YOUR INSTRUCTIONS:
What is the number of lines in the following data that contain "International"? Answer with the number alone.

DATA FOR THE TASK:

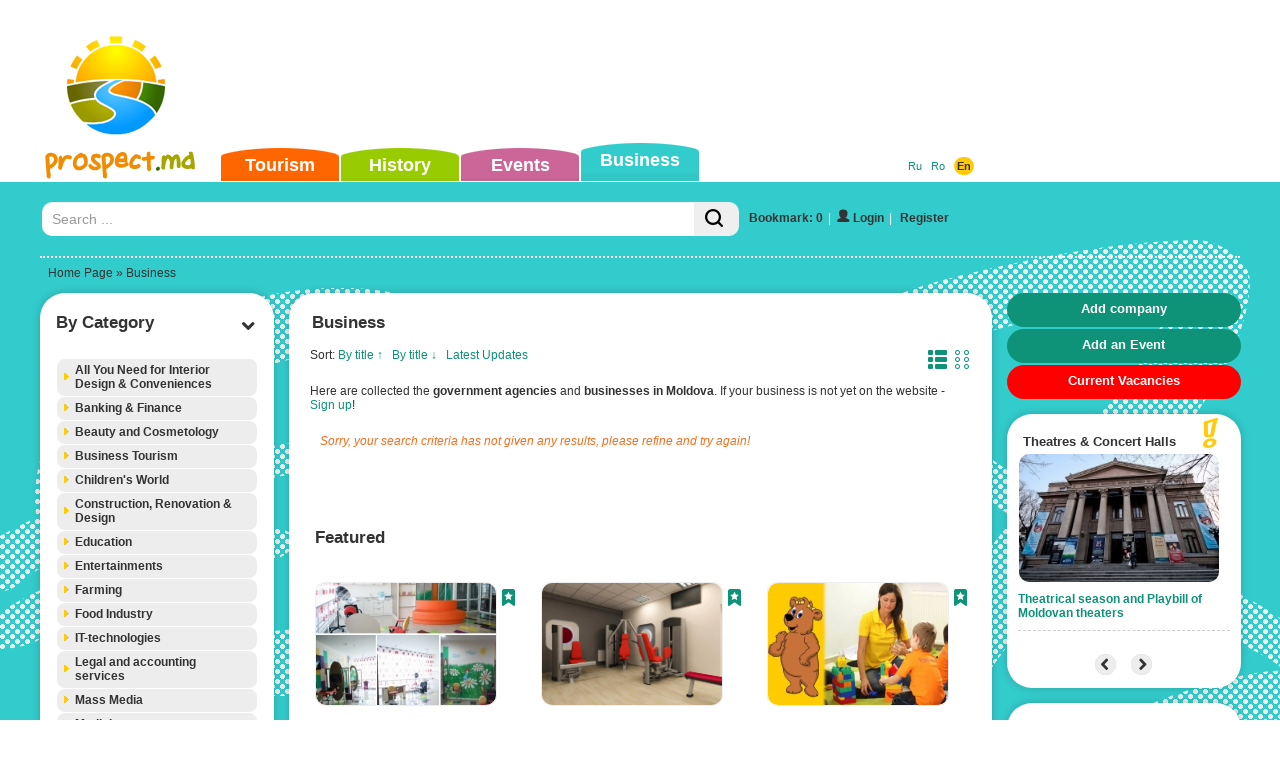

--- FILE ---
content_type: application/javascript
request_url: https://www.prospect.md/themes/default/dist/functions-new.min.js?1769337993
body_size: 1553
content:
function hidemap(){$("#mapper, #mapres").hide(),$(".filters, #mappic").show()}function changesearch(){$("#mapres").hide(),$(".filters").show()}function search_on_map(){}function changepatch(a,b,c,d,e,f,g,h){var i=map.getCurrentMapType();map.setCenter(new GLatLng(f,g),parseInt(h),i),mapBounds=new GLatLngBounds(new GLatLng(c,d),new GLatLng(a,b)),opacity=.5,patchdir=e,map.setMapType(i==map.getMapTypes()[0]?map.getMapTypes()[1]:map.getMapTypes()[0]),map.setCenter(new GLatLng(f,g),parseInt(h),i),map.setMapType(i)}function myClusterClick(a){cluster.defaultClickAction=function(){map.setCenter(a.clusterMarker.getLatLng(),map.getBoundsZoomLevel(a.clusterMarker.clusterGroupBounds)),delete cluster.defaultClickAction};var b;a.clusteredMarkers&&(b=a.clusteredMarkers.length);var c='<div style="height:8em; overflow:auto; width:24em; color:#000000; visibility: visible">'+b+" "+$("#ctx_locations").val();for(i=0;b>i;i++)c+='<div align="left"><img src="'+a.clusteredMarkers[i].getIcon().image+'" width="15" height="15"> <a align="left" style="color:#334460;font-size:11px;font-weight:bold;" href="javascript:cluster.triggerClick('+a.clusteredMarkers[i].index+')">'+a.clusteredMarkers[i].getTitle()+"</a><br /></div>";c+='<br /><a style="color:#334460;font-size:11px;font-weight:bold;" href="javascript:void(0)" onclick="cluster.defaultClickAction()">Zoom</a> '+$("#show_looc").val()+"</div>",map.openInfoWindowHtml(a.clusterMarker.getLatLng(),c)}function resset_search_result(){document.getElementById("home_page").style.display="",document.getElementById("search_result_page").style.display="none"}function customGetTileURL(a,b){if(b>18)return patchdir+"blank-tile.png";var c=Math.pow(2,b),d=360/c*a.x-180,e=180-360/c*a.y,f=d+360/c,g=e-360/c,h=d,i=180*(2*Math.atan(Math.exp(e/180*Math.PI))-Math.PI/2)/Math.PI,j=f,k=180*(2*Math.atan(Math.exp(g/180*Math.PI))-Math.PI/2)/Math.PI,l=new GLatLngBounds(new GLatLng(k,h),new GLatLng(i,j));if(!l.intersects(mapBounds))return patchdir+"blank-tile.png";for(var m=a.x,n=a.y,o="t",p=0;b>p;p++)c/=2,c>n?c>m?o+="q":(o+="r",m-=c):c>m?(o+="t",n-=c):(o+="s",m-=c,n-=c);return patchdir+o+".png"}function F(x,d){with(Math)return~~x+"."+(""+round(x*pow(10,d))).slice(-d)}function my_GUnload(){alert("unload"),GUnload()}function toggleClustering(){cluster.clusteringEnabled=!cluster.clusteringEnabled,cluster.refresh(!0)}function zoom(a,b,c){map.setCenter(new GLatLng(a+5e-4,b),c)}function changeOpacity(a){var b=map.getCurrentMapType();map.setMapType(b==map.getMapTypes()[0]?map.getMapTypes()[1]:map.getMapTypes()[0]),opacity=a,map.setMapType(b)}function goTo(a){location.href=a}function polylineset(a,b){var c,d,e,f,g,h,i,j;if("undefined"==typeof pidset[a])pidset[a]=[],$.ajax({url:"/get-polyline.php",type:"POST",dataType:"json",data:{id:a,type:b},success:function(b){if(0!=b[0].rows){pidset[a][0]=b[0].rows;for(var k=0;k<b[0].rows;k++)jj1=k+1,pidset[a][jj1]=b[k].pid,j=pidset[a][jj1],"undefined"==typeof polylines[j]?(c=b[k].color,d=b[k].weight,e=b[k].opacity,f=b[k].points,g=b[k].levels,h=b[k].zoomFactor,i=b[k].numLevels,polylines[j]=new GPolyline.fromEncoded({color:c,weight:d,opacity:e,points:f,levels:g,zoomFactor:h,numLevels:i}),visible[j]=2,map.addOverlay(polylines[j])):(visible[j]=2,map.addOverlay(polylines[j]));for(var l=1;l<=visible.length;l++)if("undefined"!=typeof visible[l])switch(visible[l]){case 0:break;case 1:map.removeOverlay(polylines[l]),visible[l]=0;break;case 2:visible[l]=1}}else for(var m=0;m<=visible.length;m++)if("undefined"!=typeof visible[m])switch(visible[m]){case 0:break;case 1:map.removeOverlay(polylines[m]),visible[m]=0}},error:function(){alert("Something went wrong(getpolyline)...")}});else{for(var k=0;k<pidset[a][0];k++){var l=k+1,m=pidset[a][l];map.addOverlay(polylines[m]),visible[m]=2}for(var n=1;n<=visible.length;n++)if("undefined"!=typeof visible[n])switch(visible[n]){case 0:break;case 1:map.removeOverlay(polylines[n]),visible[n]=0;break;case 2:visible[n]=1}}}timer_no_search_result=0;var resp,pidset=[],polylines=[],visible=[],svcontrol,svcontainer2="",activepasge,mapBounds,opacity=0,patchdir="",map,streetviewOn=!1,markers=[];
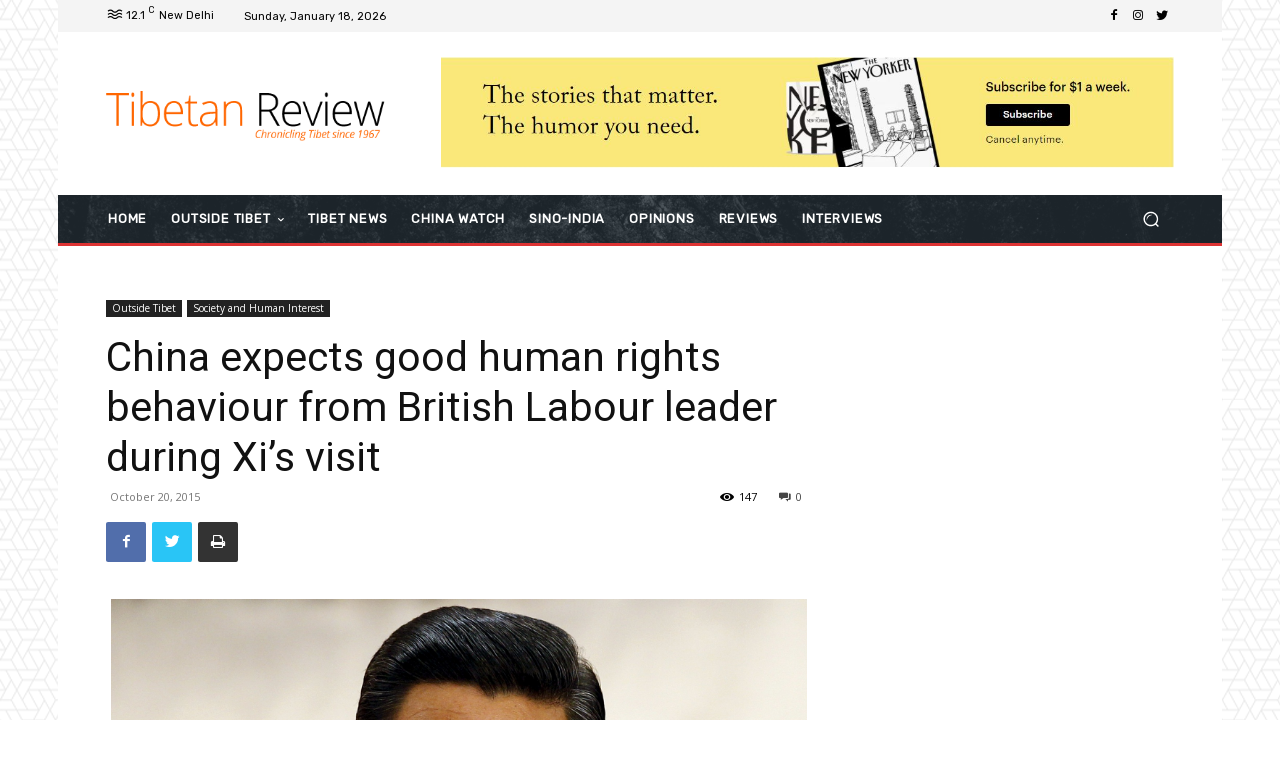

--- FILE ---
content_type: text/html; charset=UTF-8
request_url: https://www.tibetanreview.net/wp-admin/admin-ajax.php?td_theme_name=Newspaper&v=10.4
body_size: -170
content:
{"5016":147}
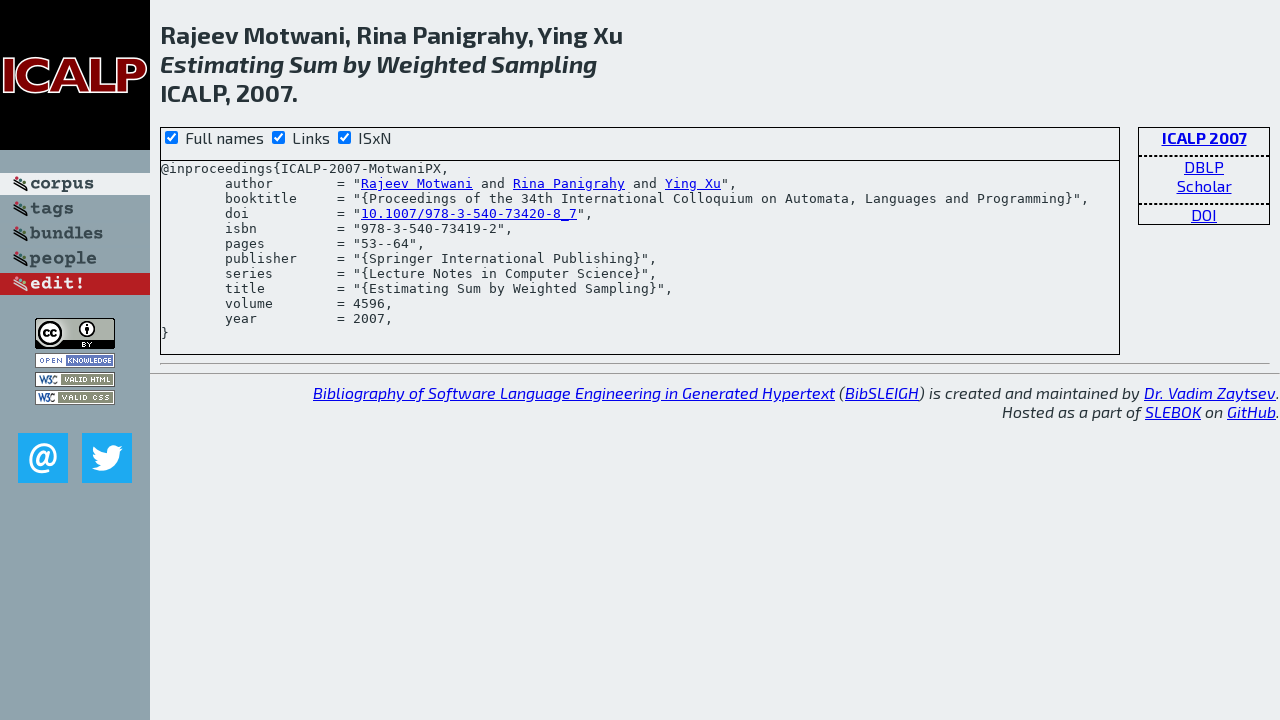

--- FILE ---
content_type: text/html; charset=utf-8
request_url: http://bibtex.github.io/ICALP-2007-MotwaniPX.html
body_size: 1860
content:
<!DOCTYPE html>
<html>
<head>
	<meta http-equiv="Content-Type" content="text/html; charset=UTF-8"/>
	<meta name="keywords" content="software linguistics, software language engineering, book of knowledge, glossary, academic publications, scientific research, open knowledge, open science"/>
	<title>BibSLEIGH — Estimating Sum by Weighted Sampling</title>
	<link href="stuff/bib.css" rel="stylesheet" type="text/css"/>
	<link href='http://fonts.googleapis.com/css?family=Exo+2:400,700,400italic,700italic' rel='stylesheet' type='text/css'>
	<script src="stuff/jquery.min.js" type="text/javascript"></script>
</head>
<body>
<div class="left">
	<a href="index.html"><img src="stuff/icalp.png" alt="Estimating Sum by Weighted Sampling" title="Estimating Sum by Weighted Sampling" class="pad"/></a>

	<div class="pad">
		<a href="index.html"><img src="stuff/a-corpus.png" alt="BibSLEIGH corpus" title="All papers in the corpus"/></a><br/>
		<a href="tag/index.html"><img src="stuff/p-tags.png" alt="BibSLEIGH tags" title="All known tags"/></a><br/>
		<a href="bundle/index.html"><img src="stuff/p-bundles.png" alt="BibSLEIGH bundles" title="All selected bundles"/></a><br/>
		<a href="person/index.html"><img src="stuff/p-people.png" alt="BibSLEIGH people" title="All contributors"/></a><br/>
<a href="https://github.com/slebok/bibsleigh/edit/master/corpus/FLT\2007\ICALP-2007\ICALP-2007-MotwaniPX.json"><img src="stuff/edit.png" alt="EDIT!" title="EDIT!"/></a>
	</div>
	<a href="http://creativecommons.org/licenses/by/4.0/" title="CC-BY"><img src="stuff/cc-by.png" alt="CC-BY"/></a><br/>
	<a href="http://opendatacommons.org/licenses/by/summary/" title="Open Knowledge"><img src="stuff/open-knowledge.png" alt="Open Knowledge" /></a><br/>
	<a href="http://validator.w3.org/check/referer" title="XHTML 1.0 W3C Rec"><img src="stuff/xhtml.png" alt="XHTML 1.0 W3C Rec" /></a><br/>
	<a href="http://jigsaw.w3.org/css-validator/check/referer" title="CSS 2.1 W3C CanRec"><img src="stuff/css.png" alt="CSS 2.1 W3C CanRec" class="pad" /></a><br/>
	<div class="sm">
		<a href="mailto:vadim@grammarware.net"><img src="stuff/email.png" alt="email" title="Complain!" /></a>
		<a href="https://twitter.com/intent/tweet?screen_name=grammarware"><img src="stuff/twitter.png" alt="twitter" title="Mention!" /></a>
	</div>

</div>
<div class="main">
<h2>Rajeev Motwani, Rina Panigrahy, Ying Xu<br/><em><a href="word/estim.html">Estimating</a> <a href="word/sum.html">Sum</a> by <a href="word/weight.html">Weighted</a> <a href="word/sampl.html">Sampling</a></em><br/>ICALP, 2007.</h2>
<div class="rbox">
<strong><a href="ICALP-2007.html">ICALP 2007</a></strong><hr/><a href="http://dblp.org/rec/html/conf/icalp/MotwaniPX07">DBLP</a><br/>
<a href="https://scholar.google.com/scholar?q=%22Estimating+Sum+by+Weighted+Sampling%22">Scholar</a><hr/><a href="http://dx.doi.org/10.1007/978-3-540-73420-8_7">DOI</a>
</div>
<div class="pre"><form action="#">
	<input type="checkbox" checked="checked" onClick="$('#booktitle').text(this.checked?'Proceedings of the 34th International Colloquium on Automata, Languages and Programming':'ICALP');$('#series').text(this.checked?'Lecture Notes in Computer Science':'LNCS');$('#publisher').text(this.checked?'Springer International Publishing':'Springer');"/> Full names
	<input type="checkbox" checked="checked" onClick="(this.checked)?$('.uri').show():$('.uri').hide();"/> Links
	<input type="checkbox" checked="checked" onClick="(this.checked)?$('#isbn').show():$('#isbn').hide();"/> ISxN
	</form><pre>@inproceedings{ICALP-2007-MotwaniPX,
	author        = "<a href="person/Rajeev_Motwani.html">Rajeev Motwani</a> and <a href="person/Rina_Panigrahy.html">Rina Panigrahy</a> and <a href="person/Ying_Xu.html">Ying Xu</a>",
	booktitle     = "{<span id="booktitle">Proceedings of the 34th International Colloquium on Automata, Languages and Programming</span>}",
<span class="uri">	doi           = "<a href="http://dx.doi.org/10.1007/978-3-540-73420-8_7">10.1007/978-3-540-73420-8_7</a>",
</span><span id="isbn">	isbn          = "978-3-540-73419-2",
</span>	pages         = "53--64",
	publisher     = "{<span id="publisher">Springer International Publishing</span>}",
	series        = "{<span id="series">Lecture Notes in Computer Science</span>}",
	title         = "{Estimating Sum by Weighted Sampling}",
	volume        = 4596,
	year          = 2007,
}</pre>
</div>
<hr/>

</div>
<hr style="clear:both"/>
<div class="last">
	<em>
		<a href="http://bibtex.github.io">Bibliography of Software Language Engineering in Generated Hypertext</a>
		(<a href="http://github.com/slebok/bibsleigh">BibSLEIGH</a>) is
		created and maintained by <a href="http://grammarware.github.io/">Dr. Vadim Zaytsev</a>.<br/>
		Hosted as a part of <a href="http://slebok.github.io/">SLEBOK</a> on <a href="http://www.github.com/">GitHub</a>.
	</em>
</div>
</body>
</html>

OUTPUT OF THE EXERCISE:
3